START Document passage

Remembering Jim Favel 1938-2025
Jul 14, 2025
The Gabriel Dumont Institute board and staff mourn the passing of Jim Favel, a past GDI Board Member and passionate Métis activist. Favel is remembered as an important voice advocating for a technical school in northern Saskatchewan for Indigenous peoples. His vision was one that helped to shape GDI’s mission, and he served on the GDI Board of Governors during our formative years from the 1980s to the early 1990s. In 1993, Jim Favel was made a Companion of the Order of Gabriel Dumont in recognition of his excellent service to the Indigenous Peoples of Canada. Many who worked with him remember his motto: “Give us a chance and we can do it together as a people with pride and dignity,” which motivated him to dedicate his life to advocating for Métis people at every level of government.
Favel was born in Île-à-la-Crosse, where he served as Vice Mayor and raised a family with his wife Marie Durocher. Favel was instrumental in establishing local control of the Île-à-la-Crosse School Division in 1974-75, and he served on the School Board for nearly a decade.
In 1973, Favel began work as a field worker and later an area director at the Saskatchewan Native Addictions Council (SNACC). He returned to serve as Vice-Chair of the SNACC provincial board for over a decade. Favel always stood up for what he believed in, and he also gave his time and voice to numerous panels of inquiry into justice, health, education, environmental, and employment issues affecting Indigenous people of northern Saskatchewan.

END Document passage
START Listed entries

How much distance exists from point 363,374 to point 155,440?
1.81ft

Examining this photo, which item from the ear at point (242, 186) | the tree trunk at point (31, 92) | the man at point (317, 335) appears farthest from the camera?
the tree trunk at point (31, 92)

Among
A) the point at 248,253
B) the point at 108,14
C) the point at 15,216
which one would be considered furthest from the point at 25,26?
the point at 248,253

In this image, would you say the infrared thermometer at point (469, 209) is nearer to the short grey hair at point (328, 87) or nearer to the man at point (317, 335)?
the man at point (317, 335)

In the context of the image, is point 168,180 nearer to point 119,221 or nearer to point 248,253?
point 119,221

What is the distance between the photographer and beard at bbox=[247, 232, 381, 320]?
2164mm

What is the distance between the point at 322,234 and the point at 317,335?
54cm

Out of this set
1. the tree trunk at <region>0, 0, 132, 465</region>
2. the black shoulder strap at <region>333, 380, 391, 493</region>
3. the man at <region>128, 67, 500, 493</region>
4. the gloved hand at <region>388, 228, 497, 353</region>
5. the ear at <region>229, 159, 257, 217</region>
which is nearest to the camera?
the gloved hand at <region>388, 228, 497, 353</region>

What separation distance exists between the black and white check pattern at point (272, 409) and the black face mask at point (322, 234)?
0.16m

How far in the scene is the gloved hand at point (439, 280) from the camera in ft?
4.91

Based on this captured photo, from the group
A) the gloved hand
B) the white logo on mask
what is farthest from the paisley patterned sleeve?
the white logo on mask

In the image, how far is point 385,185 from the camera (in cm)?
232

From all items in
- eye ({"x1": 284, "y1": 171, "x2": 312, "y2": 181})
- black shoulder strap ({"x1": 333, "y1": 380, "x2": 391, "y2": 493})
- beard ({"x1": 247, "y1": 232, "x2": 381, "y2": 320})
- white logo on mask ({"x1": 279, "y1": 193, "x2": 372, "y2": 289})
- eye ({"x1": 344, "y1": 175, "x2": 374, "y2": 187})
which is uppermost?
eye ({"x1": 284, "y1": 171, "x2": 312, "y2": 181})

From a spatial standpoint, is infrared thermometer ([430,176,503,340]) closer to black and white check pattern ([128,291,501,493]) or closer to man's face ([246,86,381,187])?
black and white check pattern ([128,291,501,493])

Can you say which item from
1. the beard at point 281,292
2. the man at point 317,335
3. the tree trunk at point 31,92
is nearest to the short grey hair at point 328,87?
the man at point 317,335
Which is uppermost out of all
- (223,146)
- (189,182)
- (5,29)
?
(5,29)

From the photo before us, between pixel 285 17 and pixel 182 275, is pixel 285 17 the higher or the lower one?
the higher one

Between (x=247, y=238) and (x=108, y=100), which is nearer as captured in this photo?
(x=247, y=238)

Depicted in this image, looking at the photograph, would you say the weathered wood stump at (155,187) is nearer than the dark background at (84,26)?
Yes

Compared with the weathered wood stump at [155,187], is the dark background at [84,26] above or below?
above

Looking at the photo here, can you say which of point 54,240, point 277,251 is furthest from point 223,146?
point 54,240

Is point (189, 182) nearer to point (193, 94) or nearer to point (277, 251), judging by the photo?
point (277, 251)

END Listed entries

### Task list
• 1. Answer these questions using the tribute to Jim Favel:
(a) In what year was Favel made a Companion of the Order of Gabriel Dumont?
(b) In which community was Favel born?
(c) What position did Favel hold on the provincial board of the Saskatchewan Native Addictions Council?
• 2. Write the next part of the tribute to Jim Favel, picking up after its final sentence.
The records have no connection to the tribute to Jim Favel.

### Response list
• 1.
(a) 1993
(b) Île-à-la-Crosse
(c) Vice-Chair

• 2.
In the 1980s, Favel went on to serve as the Area Director of Northwest Region III for the Association of Métis and Non-Status Indians of Saskatchewan (AMNSIS), which would eventually become Métis Nation—Saskatchewan (MN—S) Northern Region III. He worked tirelessly to ensure that the future of economic development in northern Saskatchewan included Indigenous people. In a November 1980 article for New Breed Magazine, Favel wrote “Once again, I must strongly suggest to all Native groups, it does not matter if you have different viewpoints. The main thing is you are Métis, and your children and your children’s children will be living in this area of northern Saskatchewan for countless generations. We must unite in order to have a strong, solid front to give these future generations something to live for, something much better than the welfare our generation and past generations have been forced to accept.” His message still resonates decades later as the Métis continue to strive for self-determination.
The Institute wishes to extend our sincere condolences to Jim’s family and community.
Maarsii poor li pawatamihk.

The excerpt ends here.